+++ Selected passage

Scientific Data Presentation: a Picture Is Worth a Thousand Words
Graphs and tables are powerful storytelling tools and are critical components of scientific publications. Learn different ways to present data and things to consider
Updated on September 9, 2020
Why are graphs and tables important in scientific publications?
Graphs and tables are powerful storytelling tools and are critical components of scientific publications. Often readers will skip reading the main text of the manuscript entirely and will only look at the display items. Large complex datasets that would be complicated to explain in words can be quickly communicated via tables and figures. Therefore, it is important that your display items clearly communicate your most important findings and can stand alone from the text. Tables are an easy way to summarize large amounts of data, and a well-composed figure can convey a convincing argument just by visualizing the data. Below we present some guidelines to consider when presenting data in a manuscript.
Different ways to present data and things to consider
1. Tables
Tables are a concise and effective way to present large amounts of data. If you simply want to summarize specific information or if your message requires precise values, you should use a table. Tables are also a convenient display tool when you have many different units of measure, which can be difficult to present in an easy-to-read manner in a graph.
A well-designed table should have:
- clearly defined categories divided into rows and columns
- sufficient spacing between columns and rows
- clearly defined units
- easy-to-read font type and size
- a clear and concise legend or caption
Tables are a great way to present large amounts of data; however, they can take a long time to interpret and do not easily communicate data trends. The viewer must connect the dots between the data to see these trends in tables. When you want to show the relationship of the data, illustrate trends, or make comparisons, data plots are best.

++++++

Required task 1 —
In the text on scientific data presentation, when are data plots said to be best?
Required task 2 —
Reproduce the part of the scientific data presentation text that begins at the words "A well-designed table" and stops after "plots are best.".
Rely only on the text above.

+++ Provided data

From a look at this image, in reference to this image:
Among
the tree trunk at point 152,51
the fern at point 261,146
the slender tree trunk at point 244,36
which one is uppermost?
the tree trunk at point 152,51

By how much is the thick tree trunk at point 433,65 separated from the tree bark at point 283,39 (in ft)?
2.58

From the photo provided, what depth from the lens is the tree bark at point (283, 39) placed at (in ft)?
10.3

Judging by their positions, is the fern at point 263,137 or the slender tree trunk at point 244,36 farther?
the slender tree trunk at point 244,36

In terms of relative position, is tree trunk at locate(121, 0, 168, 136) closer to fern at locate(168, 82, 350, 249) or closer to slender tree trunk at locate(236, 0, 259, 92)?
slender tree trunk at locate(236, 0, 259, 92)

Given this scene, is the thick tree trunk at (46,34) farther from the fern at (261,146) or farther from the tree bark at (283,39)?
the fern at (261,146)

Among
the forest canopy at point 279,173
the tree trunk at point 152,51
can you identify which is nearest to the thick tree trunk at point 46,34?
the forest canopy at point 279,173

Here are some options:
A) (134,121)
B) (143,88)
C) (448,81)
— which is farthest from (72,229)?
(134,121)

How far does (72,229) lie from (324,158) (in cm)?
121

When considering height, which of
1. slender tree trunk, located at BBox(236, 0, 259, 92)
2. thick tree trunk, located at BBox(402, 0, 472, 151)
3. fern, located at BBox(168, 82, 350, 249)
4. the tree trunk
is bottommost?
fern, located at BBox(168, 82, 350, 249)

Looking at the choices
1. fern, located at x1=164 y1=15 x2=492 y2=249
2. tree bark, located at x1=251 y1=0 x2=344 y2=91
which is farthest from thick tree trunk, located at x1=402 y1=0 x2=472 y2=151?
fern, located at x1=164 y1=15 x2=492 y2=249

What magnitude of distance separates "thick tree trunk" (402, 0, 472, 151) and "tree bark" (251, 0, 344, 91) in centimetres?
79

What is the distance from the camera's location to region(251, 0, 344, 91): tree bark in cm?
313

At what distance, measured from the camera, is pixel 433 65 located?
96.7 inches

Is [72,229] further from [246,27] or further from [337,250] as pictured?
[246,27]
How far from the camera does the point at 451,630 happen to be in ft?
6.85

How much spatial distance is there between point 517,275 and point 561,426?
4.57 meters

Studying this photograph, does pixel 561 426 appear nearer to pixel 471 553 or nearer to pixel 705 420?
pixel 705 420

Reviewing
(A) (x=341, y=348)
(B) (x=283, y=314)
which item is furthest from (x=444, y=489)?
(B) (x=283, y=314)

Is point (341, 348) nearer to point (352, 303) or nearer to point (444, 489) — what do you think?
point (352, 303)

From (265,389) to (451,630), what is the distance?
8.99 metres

++++++

Written reply 1 —
When you want to show the relationship of the data, illustrate trends, or make comparisons.

Written reply 2 —
A well-designed table should have:
- clearly defined categories divided into rows and columns
- sufficient spacing between columns and rows
- clearly defined units
- easy-to-read font type and size
- a clear and concise legend or caption
Tables are a great way to present large amounts of data; however, they can take a long time to interpret and do not easily communicate data trends. The viewer must connect the dots between the data to see these trends in tables. When you want to show the relationship of the data, illustrate trends, or make comparisons, data plots are best.